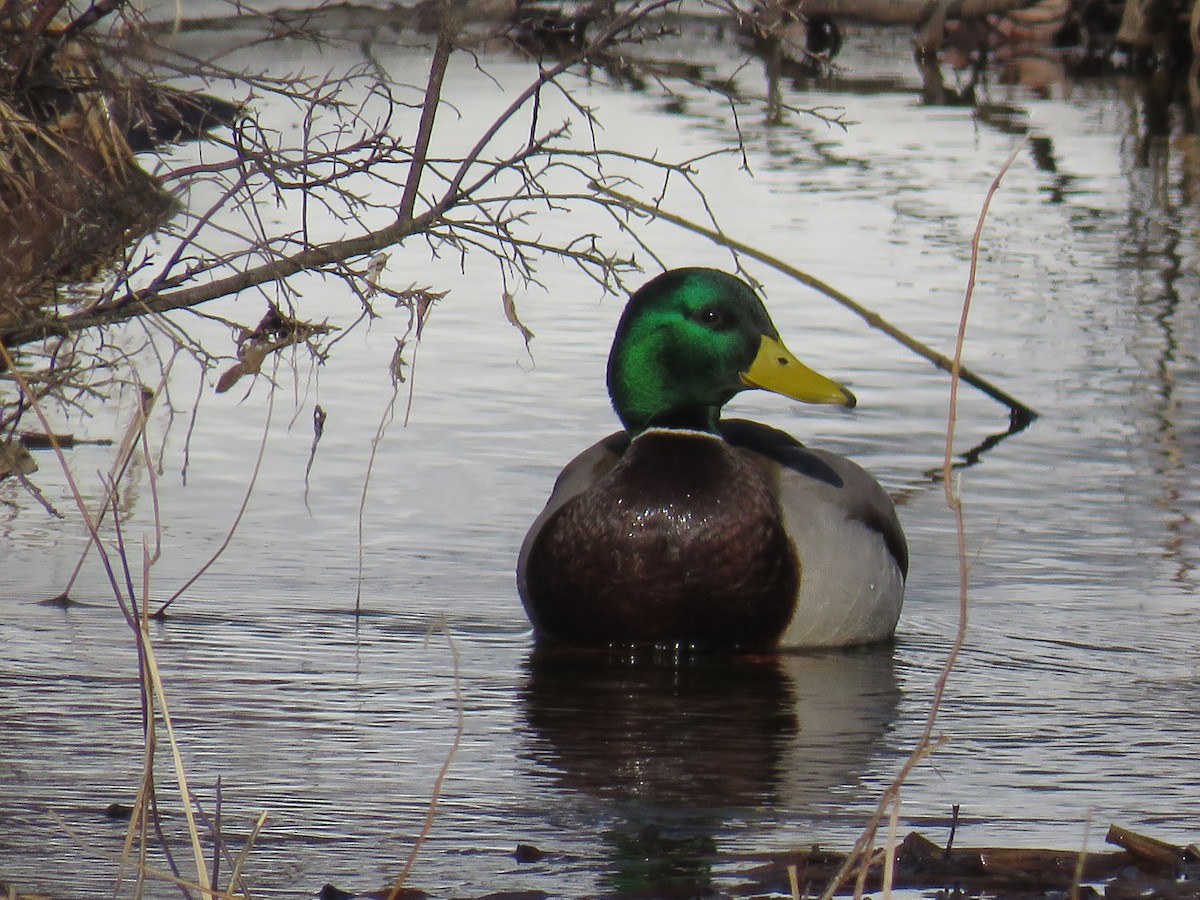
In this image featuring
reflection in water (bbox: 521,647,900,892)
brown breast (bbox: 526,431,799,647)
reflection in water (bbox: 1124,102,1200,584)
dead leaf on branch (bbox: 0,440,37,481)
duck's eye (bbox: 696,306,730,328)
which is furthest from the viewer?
reflection in water (bbox: 1124,102,1200,584)

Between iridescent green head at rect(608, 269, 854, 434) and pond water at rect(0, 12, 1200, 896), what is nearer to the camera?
pond water at rect(0, 12, 1200, 896)

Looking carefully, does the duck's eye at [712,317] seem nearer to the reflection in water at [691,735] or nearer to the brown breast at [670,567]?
the brown breast at [670,567]

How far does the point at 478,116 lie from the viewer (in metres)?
15.2

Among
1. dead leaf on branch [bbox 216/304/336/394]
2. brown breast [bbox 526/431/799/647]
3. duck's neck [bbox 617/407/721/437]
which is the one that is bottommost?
brown breast [bbox 526/431/799/647]

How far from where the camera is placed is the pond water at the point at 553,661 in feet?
13.1

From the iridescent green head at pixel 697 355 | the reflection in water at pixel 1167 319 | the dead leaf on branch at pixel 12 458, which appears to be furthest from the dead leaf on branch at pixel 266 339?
the reflection in water at pixel 1167 319

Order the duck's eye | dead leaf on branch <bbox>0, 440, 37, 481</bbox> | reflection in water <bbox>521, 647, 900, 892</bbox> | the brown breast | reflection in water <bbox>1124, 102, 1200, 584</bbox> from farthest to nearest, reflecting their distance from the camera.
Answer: reflection in water <bbox>1124, 102, 1200, 584</bbox>, the duck's eye, the brown breast, dead leaf on branch <bbox>0, 440, 37, 481</bbox>, reflection in water <bbox>521, 647, 900, 892</bbox>

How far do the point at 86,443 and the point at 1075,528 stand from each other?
304 centimetres

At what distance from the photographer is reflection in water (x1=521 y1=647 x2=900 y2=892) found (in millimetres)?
3949

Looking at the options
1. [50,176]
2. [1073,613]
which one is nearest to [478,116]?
[1073,613]

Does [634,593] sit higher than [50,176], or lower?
lower

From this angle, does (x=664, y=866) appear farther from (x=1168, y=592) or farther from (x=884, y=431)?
(x=884, y=431)

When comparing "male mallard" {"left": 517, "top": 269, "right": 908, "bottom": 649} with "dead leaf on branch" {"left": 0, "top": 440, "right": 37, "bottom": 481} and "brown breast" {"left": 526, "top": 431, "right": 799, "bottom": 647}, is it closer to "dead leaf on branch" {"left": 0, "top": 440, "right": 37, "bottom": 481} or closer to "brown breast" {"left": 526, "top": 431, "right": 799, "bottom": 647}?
"brown breast" {"left": 526, "top": 431, "right": 799, "bottom": 647}

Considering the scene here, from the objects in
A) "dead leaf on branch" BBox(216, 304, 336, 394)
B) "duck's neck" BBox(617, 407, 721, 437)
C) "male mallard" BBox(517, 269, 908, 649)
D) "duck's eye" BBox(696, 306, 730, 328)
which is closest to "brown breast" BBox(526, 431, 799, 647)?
"male mallard" BBox(517, 269, 908, 649)
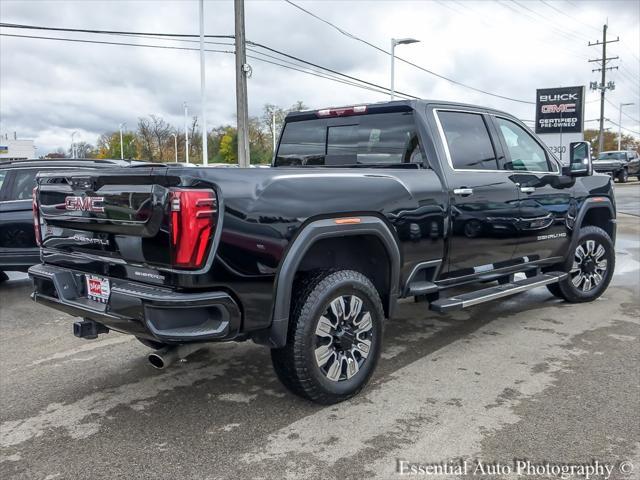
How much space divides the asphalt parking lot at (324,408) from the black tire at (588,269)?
2.42 feet

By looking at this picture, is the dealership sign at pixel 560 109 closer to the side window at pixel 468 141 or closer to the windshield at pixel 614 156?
the windshield at pixel 614 156

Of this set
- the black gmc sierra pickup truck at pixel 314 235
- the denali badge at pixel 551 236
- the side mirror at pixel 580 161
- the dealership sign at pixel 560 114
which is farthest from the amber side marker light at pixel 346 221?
the dealership sign at pixel 560 114

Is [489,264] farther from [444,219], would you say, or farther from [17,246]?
[17,246]

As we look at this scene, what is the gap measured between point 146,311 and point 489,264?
3044mm

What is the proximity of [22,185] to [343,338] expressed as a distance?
5273 millimetres

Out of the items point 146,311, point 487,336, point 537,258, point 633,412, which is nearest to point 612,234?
point 537,258

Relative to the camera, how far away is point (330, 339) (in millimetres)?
3564

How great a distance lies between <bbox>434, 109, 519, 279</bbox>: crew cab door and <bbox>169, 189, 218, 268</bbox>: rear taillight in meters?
2.14

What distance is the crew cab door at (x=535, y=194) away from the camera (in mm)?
5129

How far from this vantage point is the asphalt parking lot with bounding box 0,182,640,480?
297 cm

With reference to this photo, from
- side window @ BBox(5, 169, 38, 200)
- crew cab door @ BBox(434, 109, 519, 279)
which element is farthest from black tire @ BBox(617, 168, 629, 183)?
side window @ BBox(5, 169, 38, 200)

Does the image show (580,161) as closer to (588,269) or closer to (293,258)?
(588,269)

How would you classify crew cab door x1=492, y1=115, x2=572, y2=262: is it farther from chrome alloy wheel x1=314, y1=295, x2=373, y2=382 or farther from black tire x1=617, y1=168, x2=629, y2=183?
black tire x1=617, y1=168, x2=629, y2=183

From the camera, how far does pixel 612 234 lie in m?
6.55
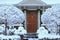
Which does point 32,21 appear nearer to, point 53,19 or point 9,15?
point 9,15

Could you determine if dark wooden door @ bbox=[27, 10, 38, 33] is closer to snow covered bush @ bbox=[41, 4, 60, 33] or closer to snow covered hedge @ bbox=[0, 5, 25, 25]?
snow covered hedge @ bbox=[0, 5, 25, 25]

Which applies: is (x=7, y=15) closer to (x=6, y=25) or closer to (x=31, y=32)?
(x=6, y=25)

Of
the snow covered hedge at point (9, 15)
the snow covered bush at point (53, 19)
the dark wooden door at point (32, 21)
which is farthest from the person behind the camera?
the dark wooden door at point (32, 21)

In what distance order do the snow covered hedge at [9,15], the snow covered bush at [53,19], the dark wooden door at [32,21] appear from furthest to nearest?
the dark wooden door at [32,21], the snow covered hedge at [9,15], the snow covered bush at [53,19]

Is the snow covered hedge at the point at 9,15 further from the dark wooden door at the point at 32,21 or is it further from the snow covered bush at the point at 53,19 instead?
the dark wooden door at the point at 32,21

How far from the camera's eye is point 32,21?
23984 millimetres

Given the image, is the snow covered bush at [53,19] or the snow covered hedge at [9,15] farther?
the snow covered hedge at [9,15]

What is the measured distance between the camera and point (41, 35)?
53.0ft

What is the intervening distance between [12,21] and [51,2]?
5000 mm

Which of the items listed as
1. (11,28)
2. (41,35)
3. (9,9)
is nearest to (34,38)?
(11,28)

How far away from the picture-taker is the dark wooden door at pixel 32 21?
23812 mm

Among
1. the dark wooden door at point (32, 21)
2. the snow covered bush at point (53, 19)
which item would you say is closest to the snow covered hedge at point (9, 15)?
the snow covered bush at point (53, 19)

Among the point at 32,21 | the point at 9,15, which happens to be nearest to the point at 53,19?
the point at 9,15

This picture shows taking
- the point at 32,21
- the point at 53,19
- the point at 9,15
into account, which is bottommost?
the point at 32,21
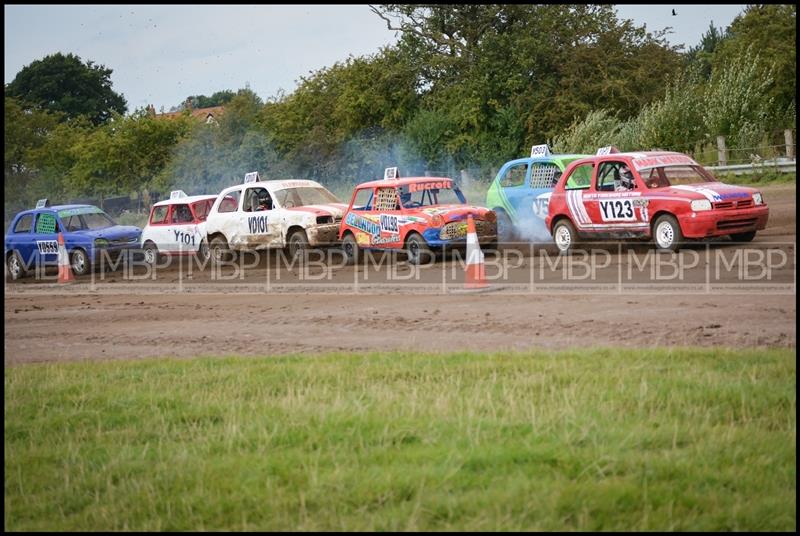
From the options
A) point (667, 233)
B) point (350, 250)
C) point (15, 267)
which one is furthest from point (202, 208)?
point (667, 233)

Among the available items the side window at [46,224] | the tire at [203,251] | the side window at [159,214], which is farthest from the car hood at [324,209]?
the side window at [46,224]

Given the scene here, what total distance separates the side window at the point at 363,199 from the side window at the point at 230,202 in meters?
3.74

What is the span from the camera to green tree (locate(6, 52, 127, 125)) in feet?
215

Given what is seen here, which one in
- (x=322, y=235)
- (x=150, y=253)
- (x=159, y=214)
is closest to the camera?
(x=322, y=235)

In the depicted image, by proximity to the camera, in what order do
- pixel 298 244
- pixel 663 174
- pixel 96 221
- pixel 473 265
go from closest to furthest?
pixel 473 265 → pixel 663 174 → pixel 298 244 → pixel 96 221

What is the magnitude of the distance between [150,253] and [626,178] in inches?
462

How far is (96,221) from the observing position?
24.4 metres

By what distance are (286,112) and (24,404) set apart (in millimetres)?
39071

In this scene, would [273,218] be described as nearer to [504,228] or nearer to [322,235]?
[322,235]

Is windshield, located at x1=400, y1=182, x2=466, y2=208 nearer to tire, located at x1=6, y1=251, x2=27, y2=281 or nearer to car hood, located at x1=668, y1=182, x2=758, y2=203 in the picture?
car hood, located at x1=668, y1=182, x2=758, y2=203

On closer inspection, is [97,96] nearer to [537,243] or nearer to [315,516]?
[537,243]

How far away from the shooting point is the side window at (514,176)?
794 inches

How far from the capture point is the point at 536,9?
40094 mm

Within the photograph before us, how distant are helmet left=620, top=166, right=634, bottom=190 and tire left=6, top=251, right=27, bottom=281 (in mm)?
14674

— SHORT TASK —
Output, unchanged, the lines from the line with "Given the scene" through the final line of the material.

— ANSWER FOR THE TASK —
Given the scene here, what total distance separates the side window at the point at 363,199 from the side window at the point at 230,202 in meters?
3.74

What is the span from the camera to green tree (locate(6, 52, 127, 125)) in feet?
215

Given what is seen here, which one in
- (x=322, y=235)
- (x=150, y=253)
- (x=159, y=214)
is closest to the camera?
(x=322, y=235)

In the depicted image, by proximity to the camera, in what order do
- pixel 298 244
- pixel 663 174
- pixel 96 221
- pixel 473 265
go from closest to furthest?
pixel 473 265 → pixel 663 174 → pixel 298 244 → pixel 96 221

What is the magnitude of the distance between [150,253] and [626,178] in inches?
462

How far is (96,221) from the observing position?
24.4 metres

By what distance are (286,112) and (24,404) set apart (in millimetres)?
39071

In this scene, would [273,218] be described as nearer to [504,228] or nearer to [322,235]?
[322,235]

Is windshield, located at x1=400, y1=182, x2=466, y2=208 nearer to tire, located at x1=6, y1=251, x2=27, y2=281 or nearer to car hood, located at x1=668, y1=182, x2=758, y2=203 in the picture?
car hood, located at x1=668, y1=182, x2=758, y2=203

On closer inspection, is [97,96] nearer to [537,243] or nearer to [315,516]?
[537,243]

How far away from the shooting point is the side window at (514,176)?
794 inches

How far from the capture point is the point at 536,9?
40094 mm

Within the photograph before us, how distant are helmet left=620, top=166, right=634, bottom=190 and tire left=6, top=251, right=27, bottom=281 (in mm)?
14674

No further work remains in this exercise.